- Short task:
Swap "camera" for "lens" throughout the records below, keep every other word unchanged, and leave the pictures out of your answer.

--- Start of Rows ---

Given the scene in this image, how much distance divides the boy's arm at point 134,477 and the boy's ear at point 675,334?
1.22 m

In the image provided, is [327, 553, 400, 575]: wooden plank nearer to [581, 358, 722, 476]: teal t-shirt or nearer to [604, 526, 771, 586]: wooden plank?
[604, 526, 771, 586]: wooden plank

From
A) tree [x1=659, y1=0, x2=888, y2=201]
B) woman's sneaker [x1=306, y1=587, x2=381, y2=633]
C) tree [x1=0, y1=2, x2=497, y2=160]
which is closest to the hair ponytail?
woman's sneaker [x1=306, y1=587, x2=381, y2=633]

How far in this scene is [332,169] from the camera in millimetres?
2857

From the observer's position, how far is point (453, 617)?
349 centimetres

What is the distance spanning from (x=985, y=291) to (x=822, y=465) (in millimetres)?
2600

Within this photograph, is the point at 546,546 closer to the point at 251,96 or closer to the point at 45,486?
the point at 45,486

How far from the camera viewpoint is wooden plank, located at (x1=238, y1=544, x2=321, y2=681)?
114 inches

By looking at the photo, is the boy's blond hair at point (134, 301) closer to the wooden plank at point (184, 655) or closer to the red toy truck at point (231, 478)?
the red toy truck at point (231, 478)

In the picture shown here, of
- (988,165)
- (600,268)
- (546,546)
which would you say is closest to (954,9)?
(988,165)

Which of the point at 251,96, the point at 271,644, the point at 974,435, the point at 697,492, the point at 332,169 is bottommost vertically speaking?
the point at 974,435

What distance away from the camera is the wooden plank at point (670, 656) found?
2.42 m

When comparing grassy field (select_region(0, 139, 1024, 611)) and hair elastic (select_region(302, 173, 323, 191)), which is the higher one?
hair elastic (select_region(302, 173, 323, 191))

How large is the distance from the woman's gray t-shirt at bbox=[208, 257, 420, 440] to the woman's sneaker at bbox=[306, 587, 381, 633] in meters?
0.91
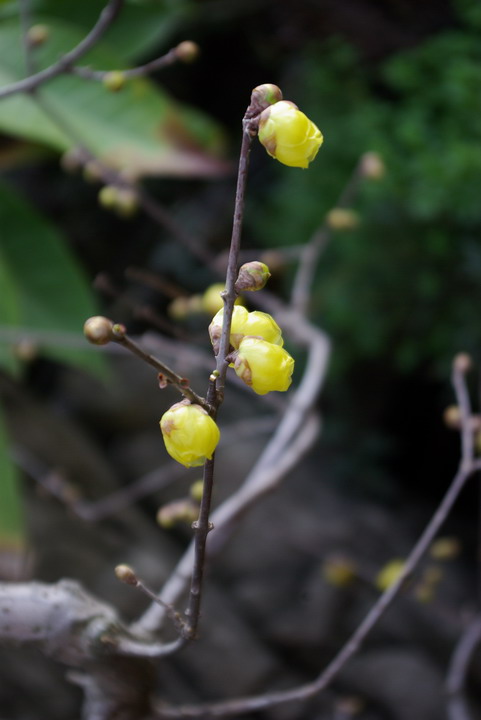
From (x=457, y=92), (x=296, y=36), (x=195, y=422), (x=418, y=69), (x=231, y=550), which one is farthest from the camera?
(x=231, y=550)

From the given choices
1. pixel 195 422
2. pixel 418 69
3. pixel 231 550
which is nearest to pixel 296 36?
pixel 418 69

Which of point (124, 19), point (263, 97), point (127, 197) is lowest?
point (263, 97)

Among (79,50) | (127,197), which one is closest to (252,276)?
(79,50)

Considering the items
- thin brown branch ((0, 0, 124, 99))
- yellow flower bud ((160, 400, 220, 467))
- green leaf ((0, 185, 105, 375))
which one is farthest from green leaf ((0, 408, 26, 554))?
yellow flower bud ((160, 400, 220, 467))

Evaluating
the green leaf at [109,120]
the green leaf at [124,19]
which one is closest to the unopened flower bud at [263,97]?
the green leaf at [109,120]

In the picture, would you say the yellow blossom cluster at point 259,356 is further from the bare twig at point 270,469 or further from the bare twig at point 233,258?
the bare twig at point 270,469

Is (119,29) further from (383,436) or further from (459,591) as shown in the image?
(459,591)

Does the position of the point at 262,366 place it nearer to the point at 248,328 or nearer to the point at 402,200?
the point at 248,328
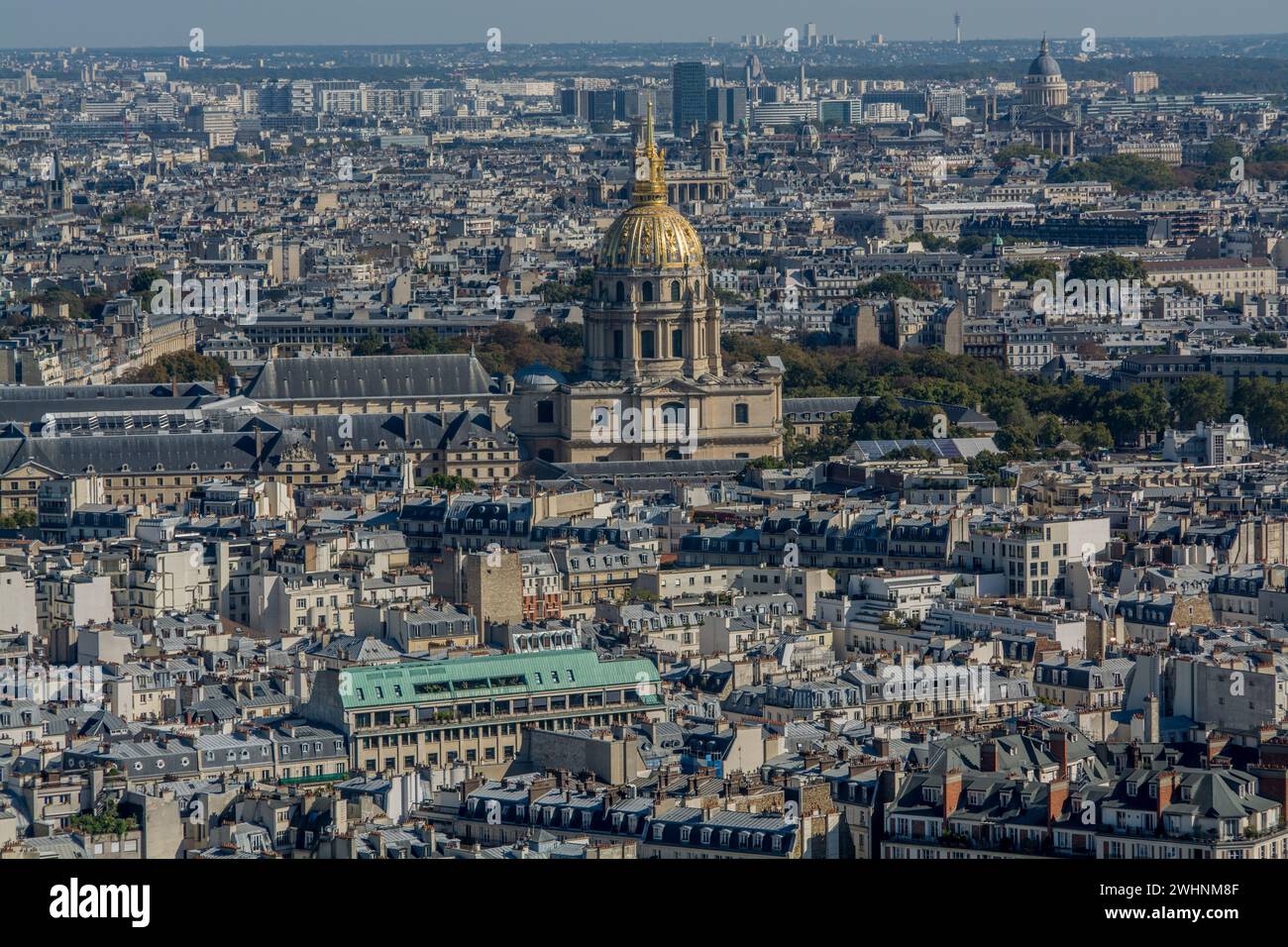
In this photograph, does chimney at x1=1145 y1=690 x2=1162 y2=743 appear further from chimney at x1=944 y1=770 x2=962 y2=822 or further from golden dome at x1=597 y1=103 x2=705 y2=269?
golden dome at x1=597 y1=103 x2=705 y2=269

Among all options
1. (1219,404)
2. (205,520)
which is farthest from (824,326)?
(205,520)

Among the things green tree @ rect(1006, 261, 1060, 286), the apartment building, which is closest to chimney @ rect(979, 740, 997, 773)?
the apartment building

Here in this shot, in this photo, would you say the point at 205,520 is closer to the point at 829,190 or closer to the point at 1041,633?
A: the point at 1041,633

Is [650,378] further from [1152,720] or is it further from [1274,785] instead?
[1274,785]

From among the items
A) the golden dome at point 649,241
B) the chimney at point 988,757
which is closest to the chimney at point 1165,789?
the chimney at point 988,757

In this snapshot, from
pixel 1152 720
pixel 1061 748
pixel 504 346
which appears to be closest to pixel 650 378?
pixel 504 346
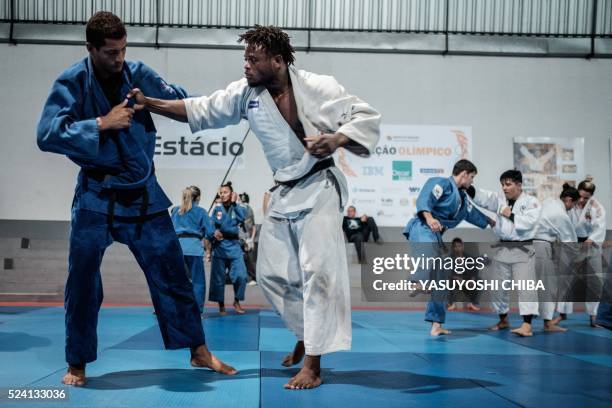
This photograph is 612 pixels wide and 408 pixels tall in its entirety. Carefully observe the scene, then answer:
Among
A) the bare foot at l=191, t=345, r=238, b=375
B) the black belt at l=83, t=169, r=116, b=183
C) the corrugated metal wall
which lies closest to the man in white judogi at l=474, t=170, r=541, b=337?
the bare foot at l=191, t=345, r=238, b=375

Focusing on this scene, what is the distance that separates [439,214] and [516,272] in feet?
3.45

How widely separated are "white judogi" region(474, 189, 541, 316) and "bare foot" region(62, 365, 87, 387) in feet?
14.4

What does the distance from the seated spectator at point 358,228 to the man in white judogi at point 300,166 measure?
8.35 metres

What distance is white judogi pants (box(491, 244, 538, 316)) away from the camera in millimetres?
5906

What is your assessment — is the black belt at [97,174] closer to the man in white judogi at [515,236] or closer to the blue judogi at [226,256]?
the man in white judogi at [515,236]

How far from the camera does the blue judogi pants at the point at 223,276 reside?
7.62 metres

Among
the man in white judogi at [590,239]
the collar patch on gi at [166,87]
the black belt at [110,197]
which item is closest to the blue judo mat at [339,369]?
the black belt at [110,197]

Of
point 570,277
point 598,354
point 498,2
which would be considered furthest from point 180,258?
point 498,2

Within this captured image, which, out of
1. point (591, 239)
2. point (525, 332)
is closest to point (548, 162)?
point (591, 239)

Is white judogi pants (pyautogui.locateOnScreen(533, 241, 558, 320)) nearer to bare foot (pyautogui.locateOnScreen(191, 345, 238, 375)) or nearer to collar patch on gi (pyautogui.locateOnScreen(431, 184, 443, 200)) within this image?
collar patch on gi (pyautogui.locateOnScreen(431, 184, 443, 200))

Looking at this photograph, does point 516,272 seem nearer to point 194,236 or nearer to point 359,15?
point 194,236

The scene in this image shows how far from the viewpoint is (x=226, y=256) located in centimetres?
780

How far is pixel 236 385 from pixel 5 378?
46.7 inches

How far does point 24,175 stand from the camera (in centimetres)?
1234
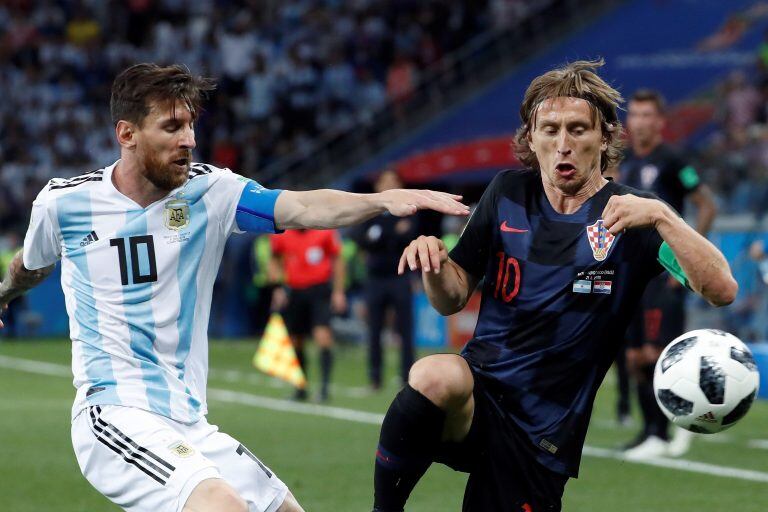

--- End of Rows ---

- Task output:
Given the scene in this image, how much distance divides the boy's arm at point 134,477 and the boy's ear at point 675,334?
1.22 m

In the image provided, is [327, 553, 400, 575]: wooden plank nearer to [581, 358, 722, 476]: teal t-shirt or nearer to [604, 526, 771, 586]: wooden plank?
[604, 526, 771, 586]: wooden plank

From
A) tree [x1=659, y1=0, x2=888, y2=201]
B) woman's sneaker [x1=306, y1=587, x2=381, y2=633]
C) tree [x1=0, y1=2, x2=497, y2=160]
which is closest to the hair ponytail?
woman's sneaker [x1=306, y1=587, x2=381, y2=633]

How far in this scene is [332,169] from the lens in millimetres?
2857

From the observer's position, how far is point (453, 617)?
349 centimetres

What is the distance spanning from (x=985, y=291) to (x=822, y=465) (in millimetres)?
2600

Within this photograph, is the point at 546,546 closer to the point at 251,96 or closer to the point at 45,486?
the point at 45,486

How far from the lens viewpoint is wooden plank, located at (x1=238, y1=544, x2=321, y2=681)?
114 inches

By looking at the photo, is the boy's blond hair at point (134, 301) closer to the wooden plank at point (184, 655) or closer to the red toy truck at point (231, 478)?
the red toy truck at point (231, 478)

In the picture shown here, of
- (988,165)
- (600,268)
- (546,546)
which would you say is closest to (954,9)?
(988,165)

Which of the point at 251,96, the point at 271,644, the point at 974,435, the point at 697,492, the point at 332,169 is bottommost vertically speaking?
the point at 974,435

What distance away from the lens is the wooden plank at point (670, 656) found?
2.42 m

When comparing grassy field (select_region(0, 139, 1024, 611)) and hair elastic (select_region(302, 173, 323, 191)), which is the higher one?
hair elastic (select_region(302, 173, 323, 191))

How large is the distance from the woman's gray t-shirt at bbox=[208, 257, 420, 440] to the woman's sneaker at bbox=[306, 587, 381, 633] in meters?
0.91
From (x=457, y=92), (x=296, y=36), (x=195, y=422), (x=418, y=69), (x=231, y=550), which one is farthest from the lens?
(x=231, y=550)

From the given choices
1. pixel 195 422
2. pixel 418 69
3. pixel 231 550
which is nearest to pixel 296 36?
pixel 418 69

Which of point (124, 19), point (263, 97), point (127, 197) is lowest?
point (263, 97)

Among (79,50) | (127,197), which one is closest to (252,276)?
(79,50)

Considering the items
- thin brown branch ((0, 0, 124, 99))
- yellow flower bud ((160, 400, 220, 467))
- green leaf ((0, 185, 105, 375))
which one is farthest from green leaf ((0, 408, 26, 554))?
yellow flower bud ((160, 400, 220, 467))

Evaluating
the green leaf at [109,120]
the green leaf at [124,19]
which one is closest to the unopened flower bud at [263,97]?
the green leaf at [109,120]

In the picture, would you say the yellow blossom cluster at point 259,356 is further from the bare twig at point 270,469 or further from the bare twig at point 233,258?
the bare twig at point 270,469

Is (119,29) further from (383,436) or further from (459,591) as shown in the image?
(459,591)

Does the position of the point at 262,366 place it nearer to the point at 248,328 or nearer to the point at 402,200?
the point at 248,328
In this photograph, does chimney at x1=1145 y1=690 x2=1162 y2=743 appear further from chimney at x1=944 y1=770 x2=962 y2=822 or further from golden dome at x1=597 y1=103 x2=705 y2=269?
golden dome at x1=597 y1=103 x2=705 y2=269

Among all options
1. (1219,404)
2. (205,520)
which is farthest from (824,326)?
(205,520)

Among the things green tree @ rect(1006, 261, 1060, 286), the apartment building, which is closest to chimney @ rect(979, 740, 997, 773)?
the apartment building

Here in this shot, in this photo, would you say the point at 205,520 is closer to the point at 829,190 or closer to the point at 1041,633?
A: the point at 1041,633

Is [650,378] further from [1152,720] or is it further from [1274,785] instead?
[1274,785]

From among the items
A) the golden dome at point 649,241
B) the chimney at point 988,757
which is closest to the chimney at point 1165,789?
the chimney at point 988,757

In this snapshot, from
pixel 1152 720
pixel 1061 748
pixel 504 346
which appears to be closest to pixel 650 378?
pixel 504 346
This photograph is 612 pixels wide and 408 pixels tall in its entirety. Carefully observe the scene, then answer:
Among
A) the bare foot at l=191, t=345, r=238, b=375
B) the black belt at l=83, t=169, r=116, b=183
C) the corrugated metal wall
which lies closest to the man in white judogi at l=474, t=170, r=541, b=337?
the bare foot at l=191, t=345, r=238, b=375

Focusing on this scene, what is the distance that separates [439,214] and [516,272] in feet?
3.45

How widely separated are "white judogi" region(474, 189, 541, 316) and "bare foot" region(62, 365, 87, 387) in feet?
14.4

What does the distance from the seated spectator at point 358,228 to the man in white judogi at point 300,166 measure?
8.35 metres

What distance is white judogi pants (box(491, 244, 538, 316)) away from the lens in millimetres?
5906

What is your assessment — is the black belt at [97,174] closer to the man in white judogi at [515,236] or closer to the blue judogi at [226,256]?
the man in white judogi at [515,236]

How far from the lens does the blue judogi pants at the point at 223,276 reside?
7.62 metres

Among
the man in white judogi at [590,239]
the collar patch on gi at [166,87]
the black belt at [110,197]
which item is closest to the blue judo mat at [339,369]?
the black belt at [110,197]

Of
point 570,277
point 598,354
point 498,2
which would be considered furthest from point 180,258?
point 498,2

Within this captured image, which, out of
1. point (591, 239)
2. point (525, 332)
is closest to point (548, 162)?
point (591, 239)

Is white judogi pants (pyautogui.locateOnScreen(533, 241, 558, 320)) nearer to bare foot (pyautogui.locateOnScreen(191, 345, 238, 375)) or nearer to collar patch on gi (pyautogui.locateOnScreen(431, 184, 443, 200)) within this image?
collar patch on gi (pyautogui.locateOnScreen(431, 184, 443, 200))

Looking at this photograph, does point 516,272 seem nearer to point 194,236 or nearer to point 359,15?
point 194,236

The scene in this image shows how far from the viewpoint is (x=226, y=256) located in centimetres?
780

How far is pixel 236 385 from pixel 5 378?
46.7 inches

How far does point 24,175 stand from the lens (in centimetres)?
1234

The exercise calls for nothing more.